Drag the formula down to get type B as in my set up.
=SUM(($B$2:$B$11=$H3)*IF(MMULT($C$2:$E$11, TRANSPOSE(COLUMN($C$1:$E$1)^0))=1, 1, 0))
For more than 1 resistance, in J2, use:
=SUM(($B$2:$B$11=$H2)*IF(MMULT($C$2:$E$11, TRANSPOSE(COLUMN($C$1:$E$1)^0))>1, 1, 0)*(MMULT(IF($C$2:$E$11=9, 0, 1), TRANSPOSE(COLUMN($C$1:$E$1)^0))= COLUMNS($C$1:$E$1)))
Again, drag the formula down to get typeB...
Note that there are only ever three cell ranges/areas which you need to input into the formulas (albeit in several spots).
The data range for the type column
The data area for the resistance test results
The column headers for the drugs(should be the same width as the test results area).
If you set up named ranges for these areas, then you could put the named range into the formulas, and never have to amend the formula range arguments when the data ranges change size. But that's another point...
Edit for explanation:
If you evaluate formula parts, you might see something like this(for the image I provided)
=SUM(({TRUE;TRUE;TRUE;TRUE;FALSE;FALSE;FALSE;FALSE;FALSE;FALSE})*IF(MMULT({1,0,0;1,9,1;0,1,1;9,1,0;1,0,1;1,1,0;9,1,1;0,1,9;0,1,1;1,1,0},{1;1;1})>1, 1, 0)*(MMULT({1,1,1;1,0,1;1,1,1;0,1,1;1,1,1;1,1,1;0,1,1;1,1,0;1,1,1;1,1,1},{1;1;1})= 3))
True or false evaluates as 1 or 0 when multiplied.
The effect of the '^0' is to turn each non-zero number in the resultant arrays into a '1'. This allows matrix multiplication to take place on the datarange to spit out column vectors.
TRANSPOSE({3,4,5}^0) becomes: TRANSPOSE({1,1,1}), which then becomes this: {1;1;1}. Notice the difference between commas and semicolons - this means a 1x3 vector is transposed into a 3x1 vector.
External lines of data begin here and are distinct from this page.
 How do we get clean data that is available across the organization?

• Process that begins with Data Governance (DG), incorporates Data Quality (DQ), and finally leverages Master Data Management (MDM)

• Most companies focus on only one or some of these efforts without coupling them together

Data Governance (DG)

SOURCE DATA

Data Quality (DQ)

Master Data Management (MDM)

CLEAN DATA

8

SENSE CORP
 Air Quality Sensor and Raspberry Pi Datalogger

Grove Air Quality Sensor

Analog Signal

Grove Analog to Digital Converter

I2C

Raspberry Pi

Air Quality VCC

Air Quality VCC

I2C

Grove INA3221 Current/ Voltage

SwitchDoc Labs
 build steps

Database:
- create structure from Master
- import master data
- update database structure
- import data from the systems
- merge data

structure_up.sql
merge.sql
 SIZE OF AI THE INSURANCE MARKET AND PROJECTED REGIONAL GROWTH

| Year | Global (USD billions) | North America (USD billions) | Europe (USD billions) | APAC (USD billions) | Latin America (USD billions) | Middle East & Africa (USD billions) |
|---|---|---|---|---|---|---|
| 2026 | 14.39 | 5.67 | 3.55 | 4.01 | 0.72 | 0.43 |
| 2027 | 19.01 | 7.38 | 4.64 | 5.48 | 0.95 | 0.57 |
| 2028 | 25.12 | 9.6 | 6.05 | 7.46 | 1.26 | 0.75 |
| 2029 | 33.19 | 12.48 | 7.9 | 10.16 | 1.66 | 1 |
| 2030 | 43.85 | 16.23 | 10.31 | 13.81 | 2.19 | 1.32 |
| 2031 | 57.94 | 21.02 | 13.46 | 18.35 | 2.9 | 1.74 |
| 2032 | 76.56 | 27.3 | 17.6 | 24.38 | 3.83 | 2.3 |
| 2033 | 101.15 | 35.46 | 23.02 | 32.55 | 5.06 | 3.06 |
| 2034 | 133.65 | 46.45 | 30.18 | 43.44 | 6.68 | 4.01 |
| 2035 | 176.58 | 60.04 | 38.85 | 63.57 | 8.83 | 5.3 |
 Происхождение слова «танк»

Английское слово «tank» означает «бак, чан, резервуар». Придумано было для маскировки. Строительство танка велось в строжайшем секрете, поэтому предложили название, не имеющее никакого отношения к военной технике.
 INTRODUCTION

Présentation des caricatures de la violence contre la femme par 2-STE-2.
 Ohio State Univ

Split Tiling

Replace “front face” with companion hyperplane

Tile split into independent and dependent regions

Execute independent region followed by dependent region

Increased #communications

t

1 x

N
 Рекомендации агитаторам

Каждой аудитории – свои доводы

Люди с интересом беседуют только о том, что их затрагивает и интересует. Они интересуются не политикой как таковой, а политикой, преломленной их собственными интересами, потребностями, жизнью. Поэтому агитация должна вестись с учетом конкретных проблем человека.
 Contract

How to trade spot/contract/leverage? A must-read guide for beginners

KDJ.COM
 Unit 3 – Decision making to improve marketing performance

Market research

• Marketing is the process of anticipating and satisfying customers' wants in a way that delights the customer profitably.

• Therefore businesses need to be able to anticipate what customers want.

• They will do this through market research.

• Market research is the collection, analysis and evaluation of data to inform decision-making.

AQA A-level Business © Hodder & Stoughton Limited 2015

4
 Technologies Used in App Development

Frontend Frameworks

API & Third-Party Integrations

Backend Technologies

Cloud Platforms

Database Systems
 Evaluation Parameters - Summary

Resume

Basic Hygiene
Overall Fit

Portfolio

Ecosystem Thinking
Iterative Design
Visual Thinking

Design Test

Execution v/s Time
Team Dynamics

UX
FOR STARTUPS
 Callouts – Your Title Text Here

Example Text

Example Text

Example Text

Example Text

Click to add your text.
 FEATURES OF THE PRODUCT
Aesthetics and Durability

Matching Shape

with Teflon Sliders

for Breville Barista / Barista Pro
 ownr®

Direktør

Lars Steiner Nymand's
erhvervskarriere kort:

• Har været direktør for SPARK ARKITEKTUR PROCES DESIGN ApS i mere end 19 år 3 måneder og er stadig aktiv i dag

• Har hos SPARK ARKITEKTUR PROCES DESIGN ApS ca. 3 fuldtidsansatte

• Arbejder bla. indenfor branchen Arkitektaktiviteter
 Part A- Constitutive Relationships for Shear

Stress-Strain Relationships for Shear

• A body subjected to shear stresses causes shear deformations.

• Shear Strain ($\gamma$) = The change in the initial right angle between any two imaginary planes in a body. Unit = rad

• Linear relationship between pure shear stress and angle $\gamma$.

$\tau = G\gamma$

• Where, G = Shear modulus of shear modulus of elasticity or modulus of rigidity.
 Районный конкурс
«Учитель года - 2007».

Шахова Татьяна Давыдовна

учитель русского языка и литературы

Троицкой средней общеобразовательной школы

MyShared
Then you can use that as the second parameter into matrix multiplication with a 10x3 matrix(thats the dataset in our case).
The output of that MMULT is a 10x1 column vector representing some output.
The first MMULT is used to test if the row Total of any bacteria is > 1. The second MMULT is used to see if all the row entries for any bacteria are <> 9.
A similar thing is done for the case for Exactly One. The MMULT function is used once to determine if the row total for a bacterium is exactly 1.
Create a new column for "Resistance Count" and use =COUNTIF(B2:D2,">=1") for cell E2 and fill down. Then you can filter the table by Type or Resistance Count. Use SUBTOTAL to count the filtered rows.
Here's what I would do:
1) Create an additional column (named "Count") to the right of your table with the count of 1s in each bacteria row. The formula is: =COUNTIF(C2:E5, "1")
2) Create another column (named "Resistance")to the right of your table with a nested IF statement. The formula is: =IF(F2=1,"Resistant to 1",IF(F2=0,"Resistant to 0","Resistant to More than 1"))
3) Create a Pivot Table with this Data. Put "Resistance" in the Columns Field, "Type" in the Rows Field, and "Sum of Count" in the Values field.
This should give you exactly what you want.